→ OBJECTIF DE L'EXERCICE:
Recopiez à l'identique, s'il vous plaît, le passage du texte fourni qui va de « Nous soulignons ci-dessous » jusqu'à « en prendre connaissance. » inclus.

→ TEXTE FOURNI:
Depuis le 1er janvier 2023, les règles du nouveau droit des obligations s'appliquent. Ces (nouvelles) règles affectent les contrats informatiques conclus depuis cette date dans un certain nombre de domaines. Dans ce billet de blog, nous expliquons 7 changements importants concernant les contrats informatiques.
Qu'est-ce qui a changé et quand les changements sont-ils entrés en vigueur ?
Le Moniteur belge a publié le 1er juillet 2022 les lois introduisant le Livre 1 et le Livre 5 du nouveau Code Civil (CC) :
Ces règles sont entrées en vigueur le 1er janvier 2023 et s'appliquent aux contrats conclus après le 1er janvier 2023. Les contrats conclus avant le 1er janvier 2023 qui ont été prolongés, renouvelés ou exécutés après cette date continueront à être régis par l'ancien régime, à moins que les parties contractantes n'en aient convenu autrement.
Il est également important de noter que la numérotation des futurs livres du Code Civil a changé depuis le 1er janvier 2023. Les articles sur la responsabilité extracontractuelle ont été omis du Livre 5 et seront donc inclus dans le Livre 6. En 2019, le Livre 6 demeurait réservé aux contrats spéciaux. Il devient le Livre 7, qui lui-même était réservé aux sûretés. Afin de conserver la numérotation du Livre 8 déjà adopté sur la preuve, le livre sur les suretés sera déplacé au Livre 9.
Nous soulignons ci-dessous quelques dispositions importantes qui peuvent avoir un impact particulier dans le contexte des contrats informatiques et du commerce électronique :
L'article 1.5 CC traite le principe de notification, qui peut être pertinent pour la notification d'une proposition de contrat (contraignante ou non contraignante) à un partenaire de négociation et l'acceptation (contraignante ou non contraignante et prouvée) d'une proposition par le destinataire. Ce principe s'applique également à la notification d'actes juridiques tels que la résiliation ou la résolution unilatérale d'un contrat. Il est traditionnellement admis qu'une notification parvient au destinataire lorsque celui-ci en prend connaissance ou aurait pu raisonnablement en prendre connaissance.
Les notifications effectuées par des moyens électroniques (par exemple le courrier électronique) comportent un élément d'incertitude juridique, car il est possible qu'une adresse électronique ne soit plus utilisée par le destinataire. C'est pourquoi l'article 1.5 du CC énnonce que la notification à une adresse électronique n'est réputée être parvenue au destinataire que si celui-ci a préalablement accepté l'utilisation de cette adresse électronique ou d'un autre moyen de communication électronique.

→ PARTIE DONNÉES:
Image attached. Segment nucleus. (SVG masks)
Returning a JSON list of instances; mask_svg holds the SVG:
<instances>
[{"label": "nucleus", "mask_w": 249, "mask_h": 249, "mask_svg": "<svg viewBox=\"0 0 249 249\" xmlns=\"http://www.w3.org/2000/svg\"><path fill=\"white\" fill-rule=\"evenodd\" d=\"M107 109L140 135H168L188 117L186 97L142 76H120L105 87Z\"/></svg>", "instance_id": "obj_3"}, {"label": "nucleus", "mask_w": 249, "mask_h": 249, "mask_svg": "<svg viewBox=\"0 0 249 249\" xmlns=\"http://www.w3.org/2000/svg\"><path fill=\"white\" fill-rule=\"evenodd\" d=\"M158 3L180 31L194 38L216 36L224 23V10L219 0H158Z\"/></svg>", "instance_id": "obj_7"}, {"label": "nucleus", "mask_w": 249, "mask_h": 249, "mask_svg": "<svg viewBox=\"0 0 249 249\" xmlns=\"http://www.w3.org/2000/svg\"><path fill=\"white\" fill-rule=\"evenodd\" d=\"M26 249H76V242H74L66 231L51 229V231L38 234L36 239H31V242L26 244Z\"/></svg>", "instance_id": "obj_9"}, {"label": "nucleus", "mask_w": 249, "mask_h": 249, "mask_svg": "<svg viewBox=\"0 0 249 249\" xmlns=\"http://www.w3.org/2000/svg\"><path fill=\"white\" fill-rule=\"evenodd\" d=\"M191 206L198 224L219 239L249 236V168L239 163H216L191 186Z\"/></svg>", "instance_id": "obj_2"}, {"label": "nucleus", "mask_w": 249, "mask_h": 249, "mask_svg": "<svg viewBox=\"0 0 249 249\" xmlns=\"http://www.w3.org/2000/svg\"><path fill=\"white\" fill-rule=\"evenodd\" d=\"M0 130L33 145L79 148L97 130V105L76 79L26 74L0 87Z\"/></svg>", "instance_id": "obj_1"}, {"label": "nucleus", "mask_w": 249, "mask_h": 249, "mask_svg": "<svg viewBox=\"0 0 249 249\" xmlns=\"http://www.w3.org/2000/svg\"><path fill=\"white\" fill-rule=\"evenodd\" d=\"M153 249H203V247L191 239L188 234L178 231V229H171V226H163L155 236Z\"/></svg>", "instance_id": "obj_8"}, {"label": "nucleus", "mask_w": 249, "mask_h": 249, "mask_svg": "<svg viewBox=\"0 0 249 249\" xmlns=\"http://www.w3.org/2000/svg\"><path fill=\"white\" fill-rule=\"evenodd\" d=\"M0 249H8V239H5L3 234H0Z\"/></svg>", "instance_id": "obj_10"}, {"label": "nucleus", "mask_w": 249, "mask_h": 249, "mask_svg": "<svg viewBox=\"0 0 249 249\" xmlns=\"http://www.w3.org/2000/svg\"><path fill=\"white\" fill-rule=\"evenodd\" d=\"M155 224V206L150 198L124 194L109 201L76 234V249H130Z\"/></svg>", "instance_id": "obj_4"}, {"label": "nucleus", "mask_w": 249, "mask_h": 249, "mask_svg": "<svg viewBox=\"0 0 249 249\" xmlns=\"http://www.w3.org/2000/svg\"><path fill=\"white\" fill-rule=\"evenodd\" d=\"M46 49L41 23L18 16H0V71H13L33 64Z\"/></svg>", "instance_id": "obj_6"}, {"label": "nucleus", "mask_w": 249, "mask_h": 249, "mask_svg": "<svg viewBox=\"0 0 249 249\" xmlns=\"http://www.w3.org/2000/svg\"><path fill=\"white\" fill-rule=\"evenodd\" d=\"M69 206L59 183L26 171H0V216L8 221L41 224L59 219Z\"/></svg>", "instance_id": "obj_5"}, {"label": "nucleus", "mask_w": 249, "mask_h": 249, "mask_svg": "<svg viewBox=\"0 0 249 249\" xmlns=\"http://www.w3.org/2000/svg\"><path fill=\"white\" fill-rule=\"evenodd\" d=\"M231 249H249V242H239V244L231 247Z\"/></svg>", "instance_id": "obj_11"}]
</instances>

→ SOLUTION DÉTAILLÉE:
Nous soulignons ci-dessous quelques dispositions importantes qui peuvent avoir un impact particulier dans le contexte des contrats informatiques et du commerce électronique :
L'article 1.5 CC traite le principe de notification, qui peut être pertinent pour la notification d'une proposition de contrat (contraignante ou non contraignante) à un partenaire de négociation et l'acceptation (contraignante ou non contraignante et prouvée) d'une proposition par le destinataire. Ce principe s'applique également à la notification d'actes juridiques tels que la résiliation ou la résolution unilatérale d'un contrat. Il est traditionnellement admis qu'une notification parvient au destinataire lorsque celui-ci en prend connaissance ou aurait pu raisonnablement en prendre connaissance.